* Required work
Quote from the first line below through the line that contains "horse-training6.jpg", both included, and leave the pictures out.

Scraped caption text data:

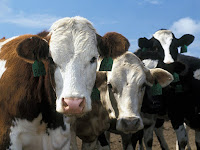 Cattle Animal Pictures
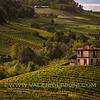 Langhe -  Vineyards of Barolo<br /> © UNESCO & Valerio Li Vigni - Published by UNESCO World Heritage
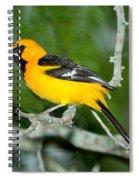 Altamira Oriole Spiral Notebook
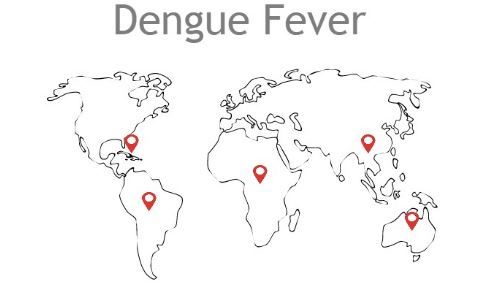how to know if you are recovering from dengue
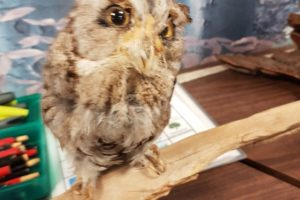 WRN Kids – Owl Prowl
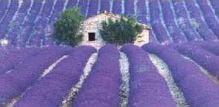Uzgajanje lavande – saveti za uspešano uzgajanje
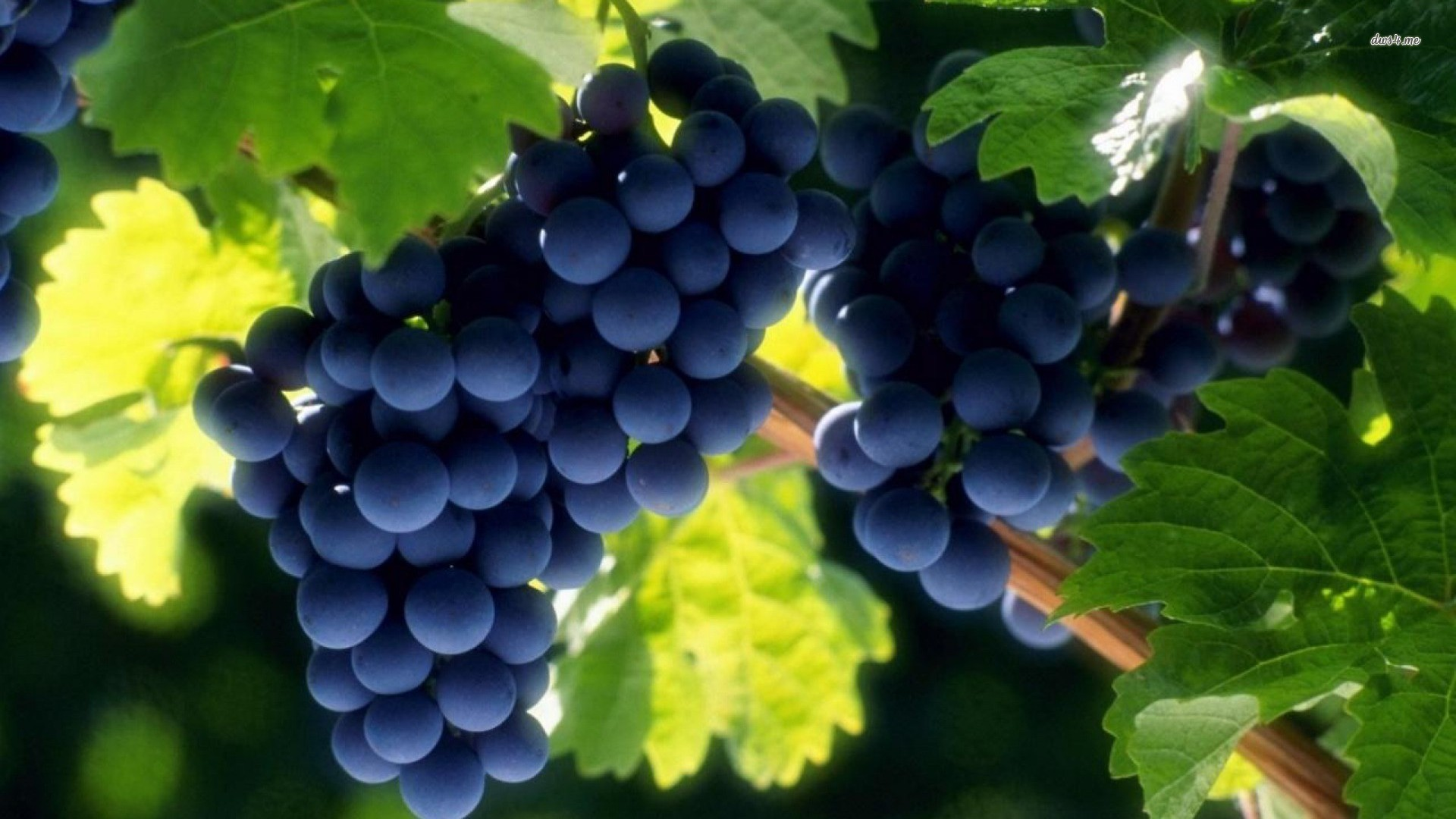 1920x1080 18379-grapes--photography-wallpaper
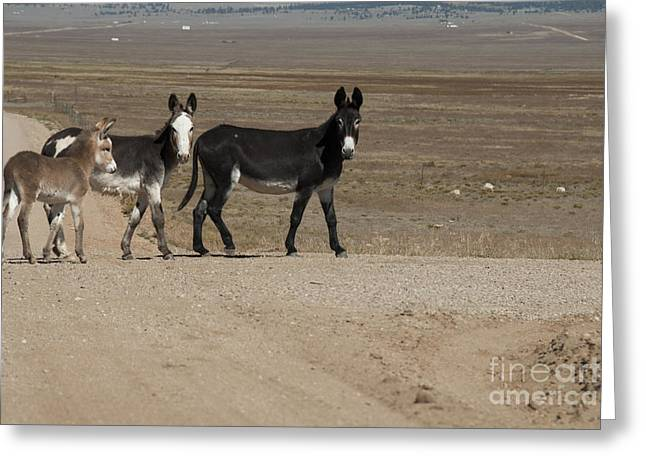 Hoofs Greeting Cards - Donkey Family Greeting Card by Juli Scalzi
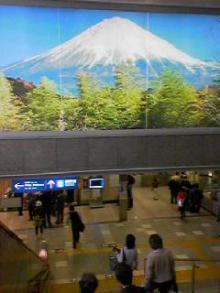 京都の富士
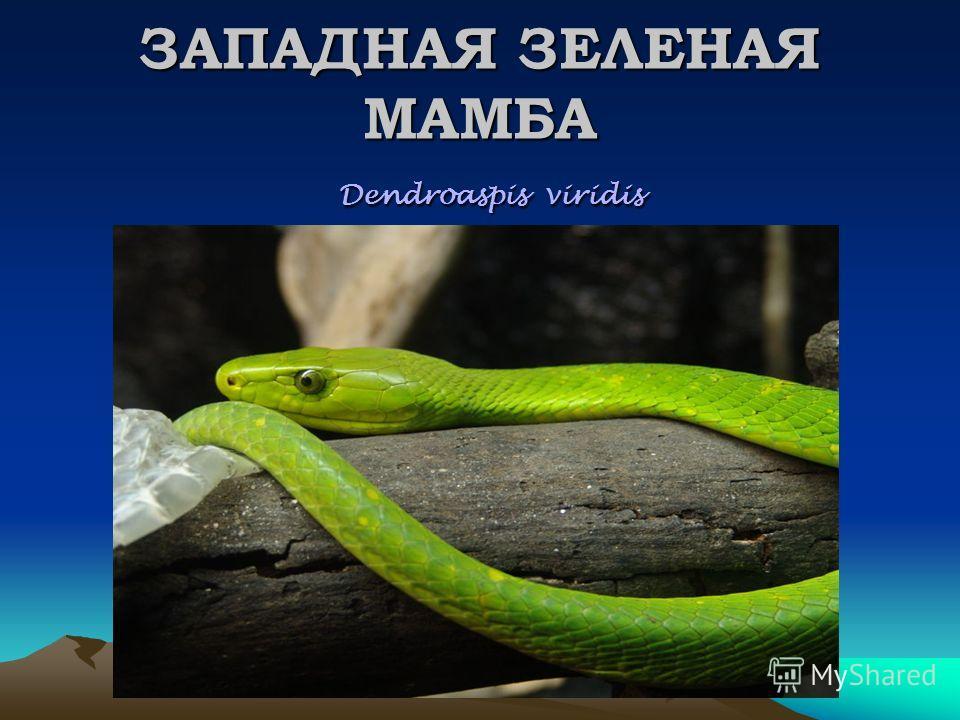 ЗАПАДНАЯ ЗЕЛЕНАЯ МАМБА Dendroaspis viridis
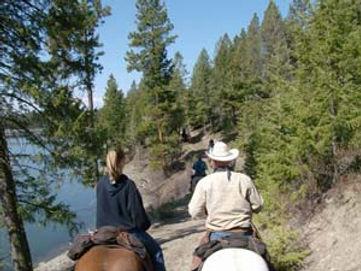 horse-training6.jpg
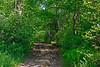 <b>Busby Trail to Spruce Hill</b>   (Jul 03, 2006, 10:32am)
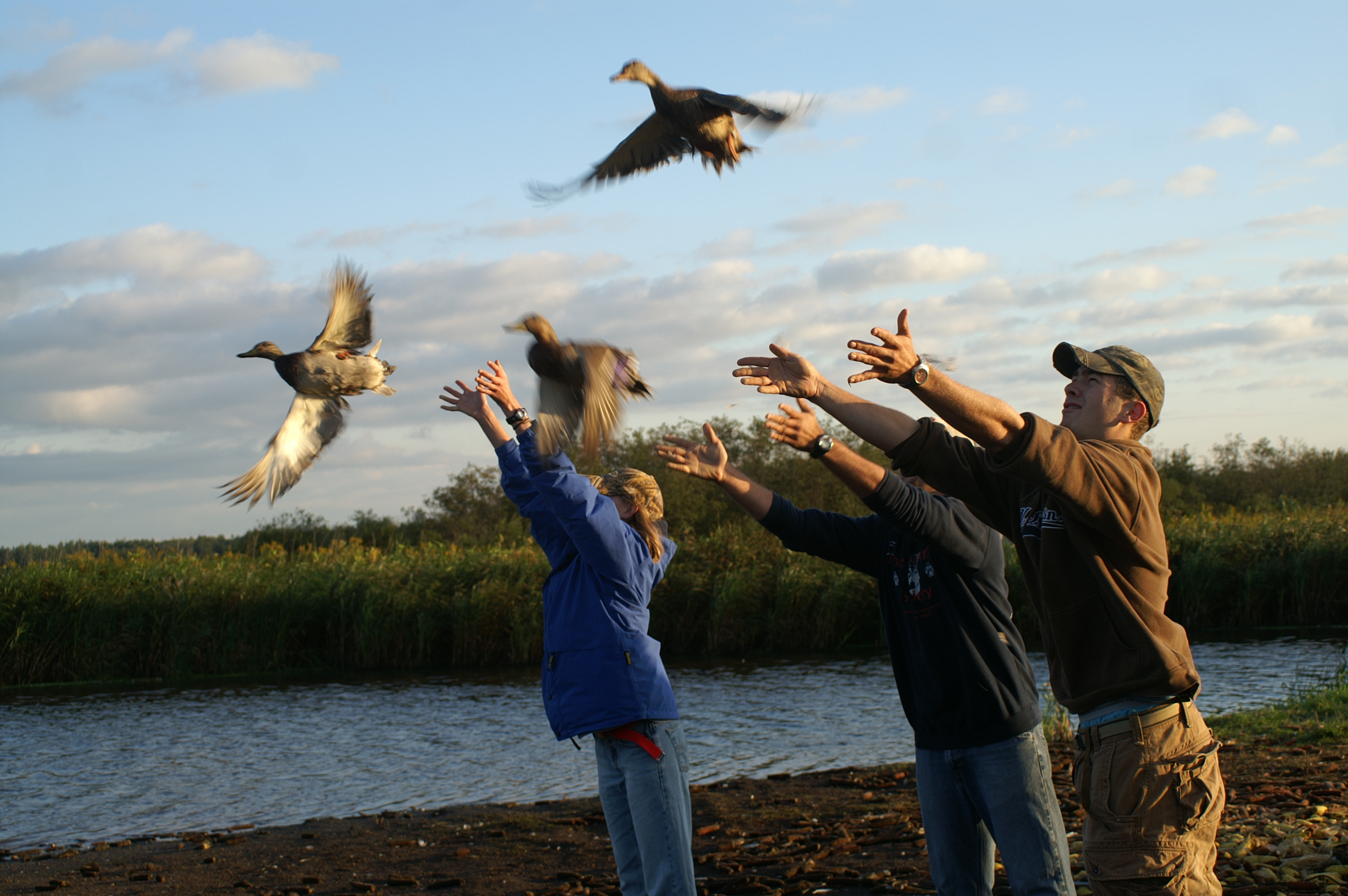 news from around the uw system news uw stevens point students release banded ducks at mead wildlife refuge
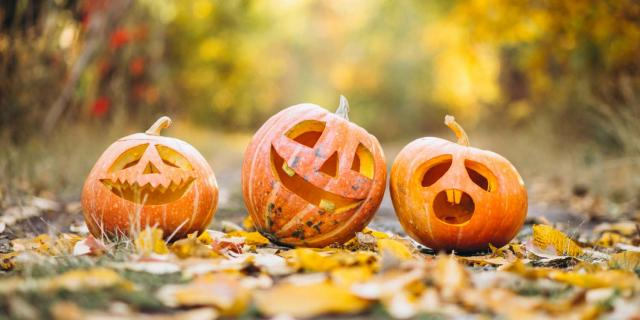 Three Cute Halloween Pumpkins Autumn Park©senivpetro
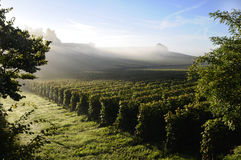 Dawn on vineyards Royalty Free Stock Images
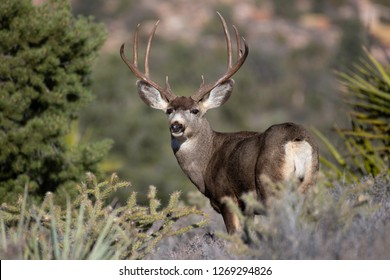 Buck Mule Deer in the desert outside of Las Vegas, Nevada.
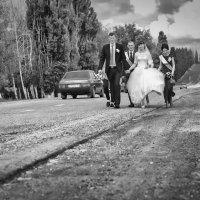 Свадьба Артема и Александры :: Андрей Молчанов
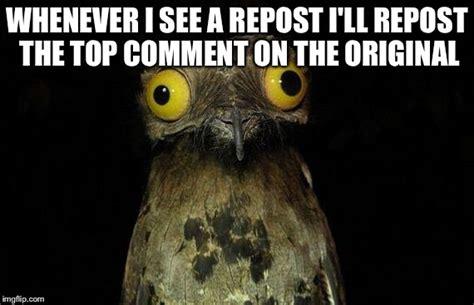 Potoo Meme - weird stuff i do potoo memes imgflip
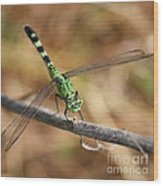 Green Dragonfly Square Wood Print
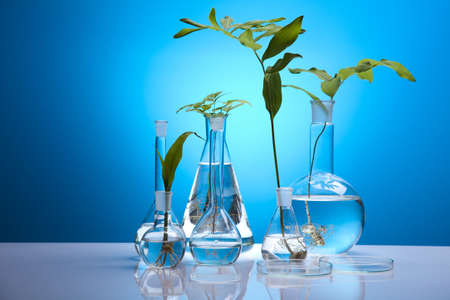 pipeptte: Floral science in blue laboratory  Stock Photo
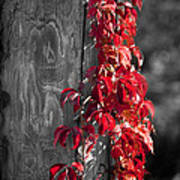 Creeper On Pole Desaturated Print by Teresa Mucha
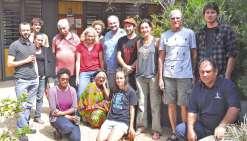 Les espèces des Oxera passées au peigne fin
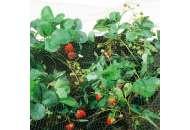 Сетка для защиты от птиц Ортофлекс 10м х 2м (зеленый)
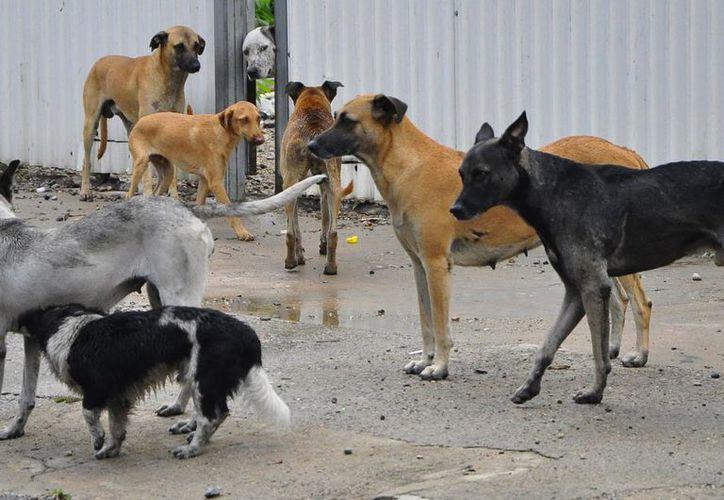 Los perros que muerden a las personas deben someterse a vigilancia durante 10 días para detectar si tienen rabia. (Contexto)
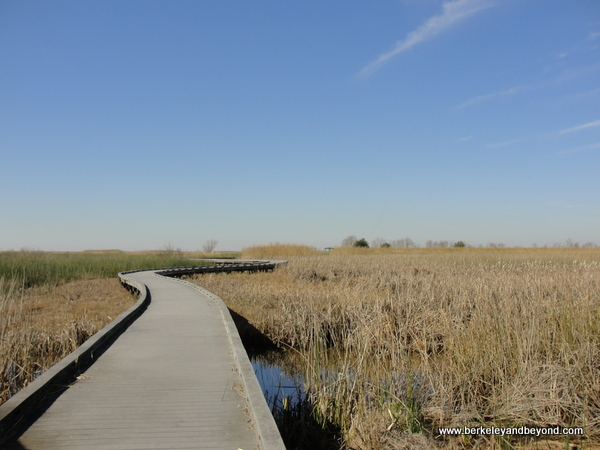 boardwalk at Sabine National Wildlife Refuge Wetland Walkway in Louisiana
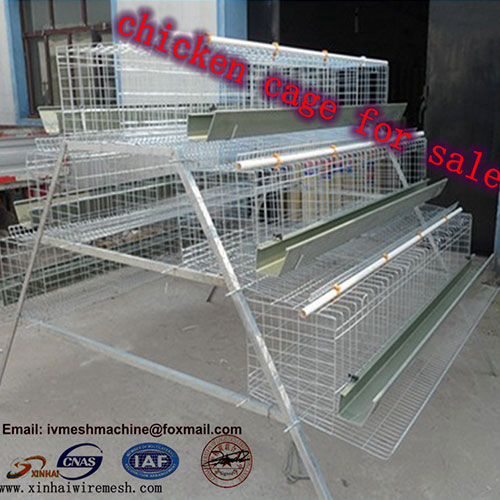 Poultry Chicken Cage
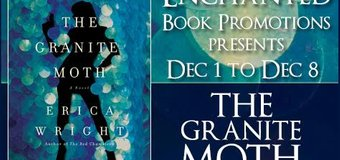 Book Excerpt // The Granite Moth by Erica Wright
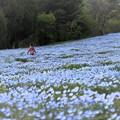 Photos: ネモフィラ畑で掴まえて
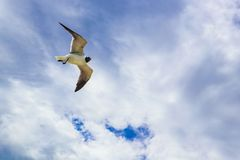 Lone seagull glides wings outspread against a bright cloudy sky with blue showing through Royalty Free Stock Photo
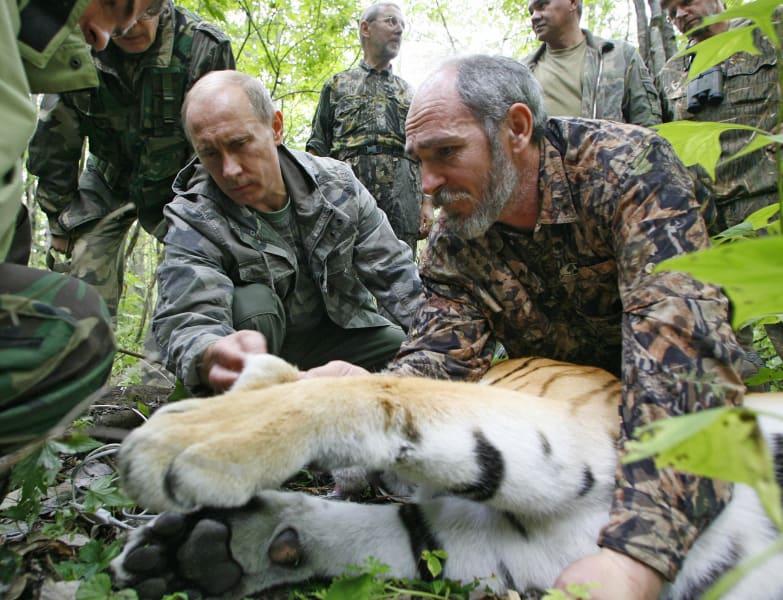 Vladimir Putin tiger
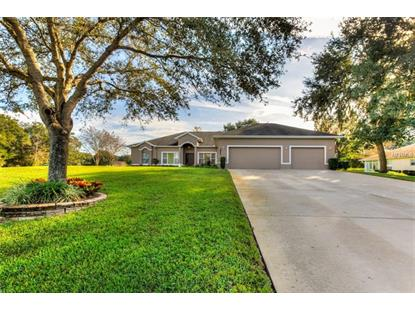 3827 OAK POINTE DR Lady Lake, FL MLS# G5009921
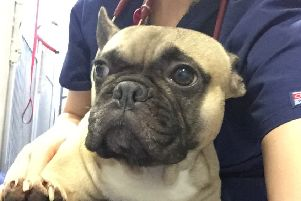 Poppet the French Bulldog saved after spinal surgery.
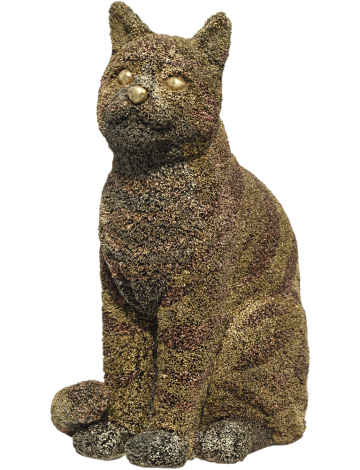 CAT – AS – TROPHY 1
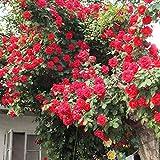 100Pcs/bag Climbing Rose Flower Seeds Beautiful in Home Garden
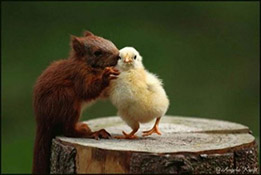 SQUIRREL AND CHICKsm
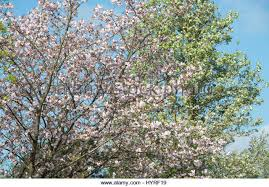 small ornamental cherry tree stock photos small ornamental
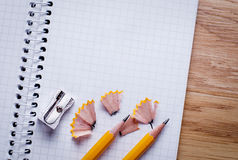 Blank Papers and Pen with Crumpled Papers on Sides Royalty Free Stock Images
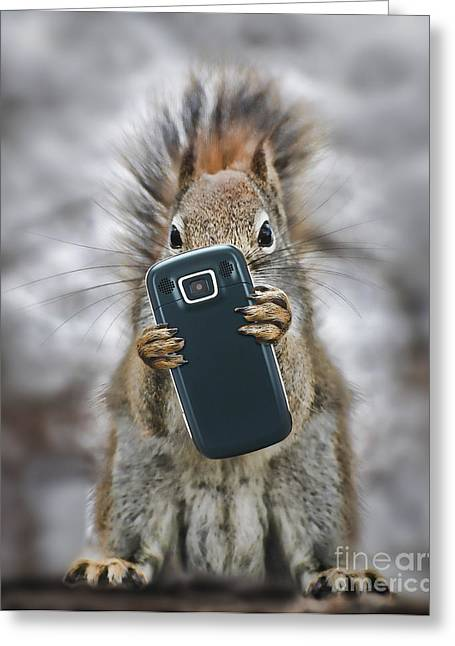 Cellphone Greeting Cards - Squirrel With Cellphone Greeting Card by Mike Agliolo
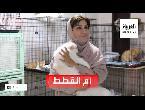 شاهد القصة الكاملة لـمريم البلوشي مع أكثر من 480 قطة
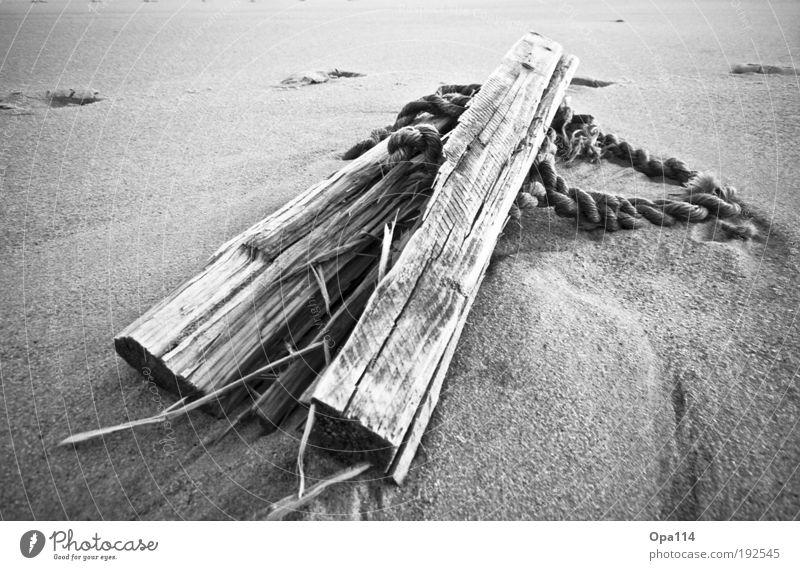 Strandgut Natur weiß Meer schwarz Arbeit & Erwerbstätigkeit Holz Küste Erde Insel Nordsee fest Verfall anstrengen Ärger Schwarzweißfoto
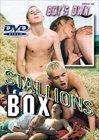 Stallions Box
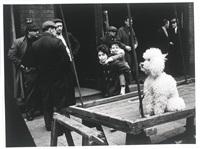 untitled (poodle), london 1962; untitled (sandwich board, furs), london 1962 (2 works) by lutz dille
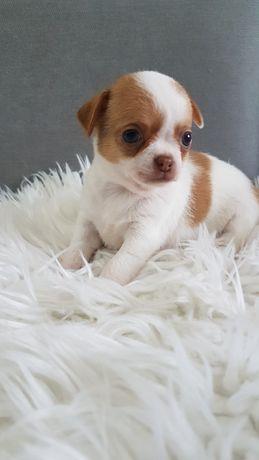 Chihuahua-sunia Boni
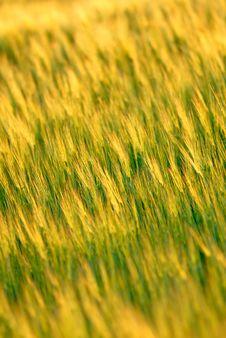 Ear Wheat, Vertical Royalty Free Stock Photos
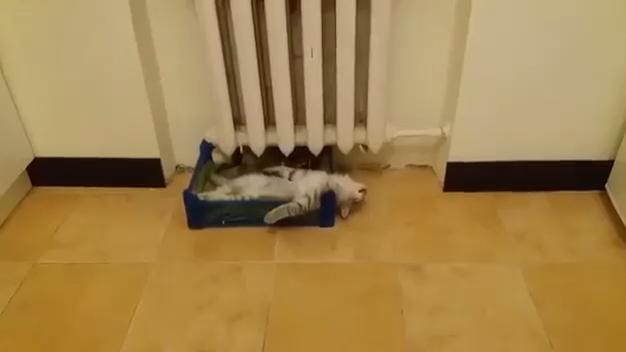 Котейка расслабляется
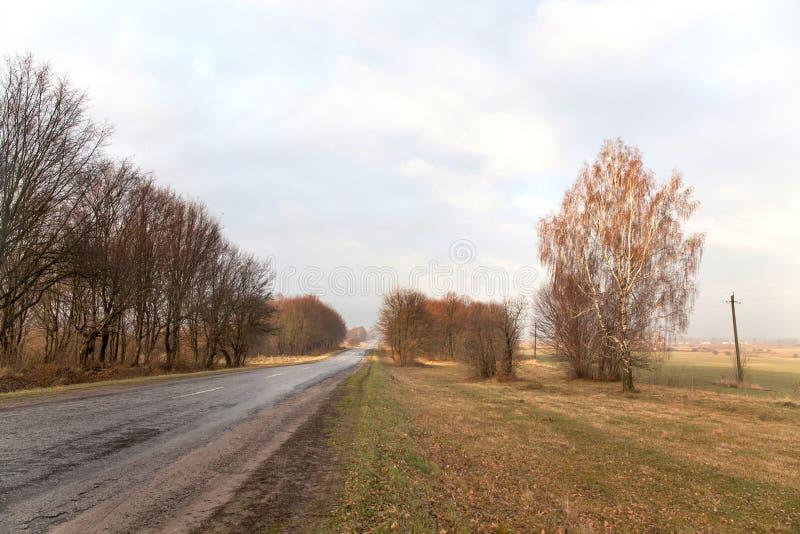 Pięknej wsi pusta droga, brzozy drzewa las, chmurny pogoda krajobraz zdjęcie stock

* Result of the exercise
 Cattle Animal Pictures
 Langhe -  Vineyards of Barolo<br /> © UNESCO & Valerio Li Vigni - Published by UNESCO World Heritage
 Altamira Oriole Spiral Notebook
how to know if you are recovering from dengue
 WRN Kids – Owl Prowl
Uzgajanje lavande – saveti za uspešano uzgajanje
 1920x1080 18379-grapes--photography-wallpaper
 Hoofs Greeting Cards - Donkey Family Greeting Card by Juli Scalzi
 京都の富士
 ЗАПАДНАЯ ЗЕЛЕНАЯ МАМБА Dendroaspis viridis
 horse-training6.jpg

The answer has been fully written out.